On the road to self-design

Do you ask yourself : What is it that I really want? What I want to be? What should I study? What to do next?

Well… you are not the only one. Recently, guided by my badgering curiosity, I went to a presentation of a project. I was interested by both the topic of the meeting and the people I was about to meet. The cross-section of personalities was quite unpredictable and the urge to observe and find my own place in the line – huge.

For over 3 hours, we were being convinced how wonderful it is to help others in finding their own, true “self”, to uncover their willingness of career fulfilment and, in a close relationship with a customer, draw a perfect pink picture of their new career.

The cross-section of personalities

What could not escape my attention, and I thought everyone else in the room had missed, was that this group featured confusion, uncertainty and timid portion of seeking true self. There met young mothers already gone through a long maternity leave; timid students talking in quiet, trembling voices about a standstill, right before their diploma defence; and a number of employees from X, Y and Z companies who, somehow, were quickly bored by a monotony of yet another job.

All that time I was wondering how (without a definite definition of oneself, who you are, who you want to be in the job market) can one design a career for other people? Is becoming a counsellor, a coach or a career designer a cure for own dilemmas? Will a diploma for a few thousand zlotys, in an angelic way, help us believe in ourselves? Will it makes us into heroes who run to the rescue of people like us?
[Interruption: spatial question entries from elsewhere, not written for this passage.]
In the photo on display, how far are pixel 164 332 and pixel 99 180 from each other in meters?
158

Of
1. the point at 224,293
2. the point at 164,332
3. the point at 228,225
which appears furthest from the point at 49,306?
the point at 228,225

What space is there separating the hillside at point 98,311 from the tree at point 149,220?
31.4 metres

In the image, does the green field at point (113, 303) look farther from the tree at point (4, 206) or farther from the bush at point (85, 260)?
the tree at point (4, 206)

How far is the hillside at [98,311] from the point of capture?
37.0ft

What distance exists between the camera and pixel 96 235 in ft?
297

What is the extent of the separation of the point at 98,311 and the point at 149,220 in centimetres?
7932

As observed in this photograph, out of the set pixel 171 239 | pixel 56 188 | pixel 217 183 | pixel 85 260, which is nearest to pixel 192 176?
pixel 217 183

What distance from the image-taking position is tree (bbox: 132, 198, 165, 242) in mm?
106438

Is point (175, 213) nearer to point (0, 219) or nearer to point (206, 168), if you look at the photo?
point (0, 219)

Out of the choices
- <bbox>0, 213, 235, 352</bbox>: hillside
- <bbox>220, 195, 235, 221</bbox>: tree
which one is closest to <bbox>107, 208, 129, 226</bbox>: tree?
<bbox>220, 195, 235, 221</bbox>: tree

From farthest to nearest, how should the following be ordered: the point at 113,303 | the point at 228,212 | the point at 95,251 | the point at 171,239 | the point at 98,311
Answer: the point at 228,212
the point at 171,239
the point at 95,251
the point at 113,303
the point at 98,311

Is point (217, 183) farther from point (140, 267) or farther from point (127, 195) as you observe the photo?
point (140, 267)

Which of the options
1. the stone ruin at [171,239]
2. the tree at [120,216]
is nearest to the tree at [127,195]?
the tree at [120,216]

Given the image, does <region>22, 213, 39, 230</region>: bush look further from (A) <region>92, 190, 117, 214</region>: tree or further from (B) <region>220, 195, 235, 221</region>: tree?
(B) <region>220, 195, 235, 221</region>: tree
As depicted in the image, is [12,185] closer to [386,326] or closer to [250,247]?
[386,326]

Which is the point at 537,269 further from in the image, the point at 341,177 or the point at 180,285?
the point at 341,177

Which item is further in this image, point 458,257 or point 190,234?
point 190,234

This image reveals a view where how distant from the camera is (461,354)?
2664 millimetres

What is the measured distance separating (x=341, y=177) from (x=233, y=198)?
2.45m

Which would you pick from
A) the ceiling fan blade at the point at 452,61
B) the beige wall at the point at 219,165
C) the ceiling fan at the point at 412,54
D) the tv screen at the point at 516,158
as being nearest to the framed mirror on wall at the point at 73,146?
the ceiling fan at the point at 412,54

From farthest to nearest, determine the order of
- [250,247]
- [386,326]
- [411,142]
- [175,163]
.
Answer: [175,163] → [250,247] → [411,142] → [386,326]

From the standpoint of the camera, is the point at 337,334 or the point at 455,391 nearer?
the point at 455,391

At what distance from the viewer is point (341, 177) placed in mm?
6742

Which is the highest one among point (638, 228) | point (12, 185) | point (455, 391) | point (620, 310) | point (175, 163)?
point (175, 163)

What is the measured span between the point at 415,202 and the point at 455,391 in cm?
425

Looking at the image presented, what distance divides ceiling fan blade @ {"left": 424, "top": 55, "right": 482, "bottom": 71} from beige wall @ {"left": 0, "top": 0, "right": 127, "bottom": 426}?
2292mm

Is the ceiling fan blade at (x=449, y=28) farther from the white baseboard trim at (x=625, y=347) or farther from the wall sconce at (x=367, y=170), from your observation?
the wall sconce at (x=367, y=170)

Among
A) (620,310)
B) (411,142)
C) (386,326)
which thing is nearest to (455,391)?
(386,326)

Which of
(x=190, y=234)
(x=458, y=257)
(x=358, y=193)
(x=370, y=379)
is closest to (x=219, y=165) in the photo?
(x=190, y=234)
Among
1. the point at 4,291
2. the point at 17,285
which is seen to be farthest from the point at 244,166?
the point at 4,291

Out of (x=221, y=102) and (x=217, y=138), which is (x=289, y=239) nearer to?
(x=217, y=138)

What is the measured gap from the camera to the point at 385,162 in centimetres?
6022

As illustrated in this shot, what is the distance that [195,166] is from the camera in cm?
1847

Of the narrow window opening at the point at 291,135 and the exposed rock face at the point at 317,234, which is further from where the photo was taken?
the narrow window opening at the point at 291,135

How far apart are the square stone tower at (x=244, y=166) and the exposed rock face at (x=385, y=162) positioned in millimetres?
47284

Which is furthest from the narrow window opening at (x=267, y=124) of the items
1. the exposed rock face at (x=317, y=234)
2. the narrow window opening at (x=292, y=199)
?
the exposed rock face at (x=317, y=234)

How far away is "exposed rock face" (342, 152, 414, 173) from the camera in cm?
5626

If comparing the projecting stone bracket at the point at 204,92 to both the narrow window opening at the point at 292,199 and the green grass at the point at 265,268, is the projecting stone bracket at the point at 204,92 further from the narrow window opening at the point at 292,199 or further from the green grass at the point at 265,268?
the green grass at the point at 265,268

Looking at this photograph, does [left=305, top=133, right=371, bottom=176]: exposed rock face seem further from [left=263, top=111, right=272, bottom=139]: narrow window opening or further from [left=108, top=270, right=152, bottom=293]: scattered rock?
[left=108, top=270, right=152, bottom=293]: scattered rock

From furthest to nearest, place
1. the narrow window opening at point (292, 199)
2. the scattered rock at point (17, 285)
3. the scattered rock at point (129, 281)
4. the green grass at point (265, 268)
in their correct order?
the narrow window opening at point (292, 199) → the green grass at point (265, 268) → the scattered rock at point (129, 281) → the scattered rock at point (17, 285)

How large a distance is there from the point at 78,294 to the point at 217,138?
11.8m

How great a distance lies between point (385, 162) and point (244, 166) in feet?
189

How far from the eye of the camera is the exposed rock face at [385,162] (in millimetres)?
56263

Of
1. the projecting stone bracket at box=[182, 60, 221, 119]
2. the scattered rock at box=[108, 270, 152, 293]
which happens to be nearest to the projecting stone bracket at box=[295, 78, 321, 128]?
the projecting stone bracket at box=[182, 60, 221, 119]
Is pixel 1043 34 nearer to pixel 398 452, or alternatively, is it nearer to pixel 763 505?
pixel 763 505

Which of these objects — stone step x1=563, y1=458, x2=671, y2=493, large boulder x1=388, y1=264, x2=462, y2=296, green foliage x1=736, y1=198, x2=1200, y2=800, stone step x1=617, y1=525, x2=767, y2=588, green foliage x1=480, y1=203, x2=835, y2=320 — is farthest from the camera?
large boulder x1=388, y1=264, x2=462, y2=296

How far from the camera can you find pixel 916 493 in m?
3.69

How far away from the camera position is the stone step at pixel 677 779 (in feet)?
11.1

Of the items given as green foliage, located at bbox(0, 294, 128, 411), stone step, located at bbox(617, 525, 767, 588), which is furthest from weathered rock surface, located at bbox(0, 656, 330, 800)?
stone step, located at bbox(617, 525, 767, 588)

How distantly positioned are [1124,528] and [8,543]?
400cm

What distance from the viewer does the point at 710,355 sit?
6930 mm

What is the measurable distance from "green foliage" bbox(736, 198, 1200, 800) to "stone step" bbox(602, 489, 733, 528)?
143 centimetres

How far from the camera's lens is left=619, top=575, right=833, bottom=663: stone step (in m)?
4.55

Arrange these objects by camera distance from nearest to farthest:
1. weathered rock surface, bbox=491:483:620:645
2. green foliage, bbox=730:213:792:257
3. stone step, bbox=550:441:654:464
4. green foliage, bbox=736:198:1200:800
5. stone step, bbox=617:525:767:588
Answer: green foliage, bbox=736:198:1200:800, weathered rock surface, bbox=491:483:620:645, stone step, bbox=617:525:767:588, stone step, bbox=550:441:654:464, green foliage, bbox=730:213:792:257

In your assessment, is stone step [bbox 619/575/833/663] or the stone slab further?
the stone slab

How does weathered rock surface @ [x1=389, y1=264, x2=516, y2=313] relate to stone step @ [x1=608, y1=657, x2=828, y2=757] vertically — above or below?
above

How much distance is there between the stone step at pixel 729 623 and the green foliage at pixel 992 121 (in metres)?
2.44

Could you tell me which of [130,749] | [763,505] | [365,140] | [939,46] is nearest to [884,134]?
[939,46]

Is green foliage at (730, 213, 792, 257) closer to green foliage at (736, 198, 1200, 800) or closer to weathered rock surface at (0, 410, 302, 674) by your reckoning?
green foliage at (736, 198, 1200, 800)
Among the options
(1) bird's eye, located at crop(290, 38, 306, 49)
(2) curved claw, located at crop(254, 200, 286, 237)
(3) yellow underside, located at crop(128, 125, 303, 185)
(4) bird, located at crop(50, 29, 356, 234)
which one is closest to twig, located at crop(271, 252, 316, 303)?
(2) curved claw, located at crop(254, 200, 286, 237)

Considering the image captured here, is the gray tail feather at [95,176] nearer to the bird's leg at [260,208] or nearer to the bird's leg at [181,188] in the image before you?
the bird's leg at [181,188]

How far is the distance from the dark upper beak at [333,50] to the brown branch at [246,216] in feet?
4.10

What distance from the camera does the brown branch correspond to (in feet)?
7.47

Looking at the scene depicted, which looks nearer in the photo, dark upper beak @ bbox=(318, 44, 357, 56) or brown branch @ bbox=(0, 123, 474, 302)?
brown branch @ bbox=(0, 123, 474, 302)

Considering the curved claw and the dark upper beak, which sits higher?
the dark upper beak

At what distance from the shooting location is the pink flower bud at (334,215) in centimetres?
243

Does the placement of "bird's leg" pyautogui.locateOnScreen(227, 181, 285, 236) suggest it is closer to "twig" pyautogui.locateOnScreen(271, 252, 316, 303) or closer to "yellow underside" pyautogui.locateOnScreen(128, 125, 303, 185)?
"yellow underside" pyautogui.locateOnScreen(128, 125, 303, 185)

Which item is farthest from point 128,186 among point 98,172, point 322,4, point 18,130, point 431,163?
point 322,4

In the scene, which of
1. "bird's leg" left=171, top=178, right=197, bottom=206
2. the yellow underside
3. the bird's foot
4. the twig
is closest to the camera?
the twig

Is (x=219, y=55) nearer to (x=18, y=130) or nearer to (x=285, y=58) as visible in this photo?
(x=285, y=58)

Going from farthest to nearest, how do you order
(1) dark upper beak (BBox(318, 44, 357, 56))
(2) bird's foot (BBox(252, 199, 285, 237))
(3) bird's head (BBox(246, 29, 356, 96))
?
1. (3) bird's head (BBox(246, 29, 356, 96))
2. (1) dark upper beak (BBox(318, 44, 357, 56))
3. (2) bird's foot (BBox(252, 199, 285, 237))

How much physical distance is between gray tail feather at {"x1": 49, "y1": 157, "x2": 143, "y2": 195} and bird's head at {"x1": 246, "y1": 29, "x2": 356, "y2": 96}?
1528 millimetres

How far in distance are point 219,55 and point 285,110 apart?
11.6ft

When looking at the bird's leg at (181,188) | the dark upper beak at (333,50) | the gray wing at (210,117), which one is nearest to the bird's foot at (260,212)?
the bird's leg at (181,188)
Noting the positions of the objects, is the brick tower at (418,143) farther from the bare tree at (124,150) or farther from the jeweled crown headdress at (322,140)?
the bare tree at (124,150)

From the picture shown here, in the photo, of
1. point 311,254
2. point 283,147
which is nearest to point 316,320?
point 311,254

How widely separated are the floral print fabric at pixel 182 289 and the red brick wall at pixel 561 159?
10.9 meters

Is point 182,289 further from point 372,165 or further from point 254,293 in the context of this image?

Career designers they were called

For me the presenters lacked conviction. Their attitude, the words, the stories told, where I could not notice any specifics, made me turn to a girl sitting next to me and say, “During these 3 hours, I have fallen asleep three times and died twice.” Please, someone explain, how a seemingly experienced, qualified psychologist tries selling a product to a group of complete strangers without knowing what is the psychology of success? Oddity. Absurd. How can you not think of it as a joke?

It was also not the first time when I had to face an unacceptably colloquial language used in a professional presentation. Maybe I’m just old-fashioned, and I dont know the latest communication trends, but all these repetitive ugly words did not establish any friendly common ground of understanding. I thought that this is how one makes up for the lack of vocabulary and cover up the lack of preparation.

I was squirming with impatience in my chair and, contrary to what was happening around me, I was defining myself as a person who had happily passed the stage of professional unruliness and slowly but steadily had been working towards her objectives. If any of my close friends reads this note, they surely notice and agree that this is what I usually wish to people: reach your goals.

These wishes are to encourage the one receiving the wishes to reflect and to find an answer to the key question: Quo vadis. Do I know what I want and where I am going next?